WHAT IS ASKED ▸
Turn the records into a Markdown table with the columns Row and Text, starting with the line that contains "How far is point" and going on through the end of the records. Number each line in Row and leave out blank lines.

--- start DATA SUPPLIED ---

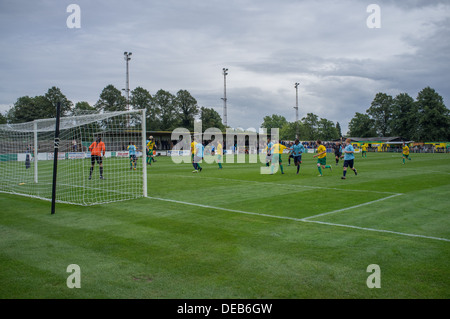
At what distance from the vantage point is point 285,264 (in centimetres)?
529

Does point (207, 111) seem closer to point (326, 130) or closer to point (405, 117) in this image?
point (326, 130)

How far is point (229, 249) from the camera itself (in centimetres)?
611

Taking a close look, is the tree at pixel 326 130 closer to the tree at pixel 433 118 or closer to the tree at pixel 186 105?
the tree at pixel 433 118

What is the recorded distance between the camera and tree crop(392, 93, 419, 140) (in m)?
96.5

--- end DATA SUPPLIED ---

COMPLETED EXERCISE ▸
| Row | Text |
|---|---|
| 1 | How far is point (229, 249) from the camera itself (in centimetres)? |
| 2 | 611 |
| 3 | Taking a close look, is the tree at pixel 326 130 closer to the tree at pixel 433 118 or closer to the tree at pixel 186 105? |
| 4 | the tree at pixel 433 118 |
| 5 | What is the recorded distance between the camera and tree crop(392, 93, 419, 140) (in m)? |
| 6 | 96.5 |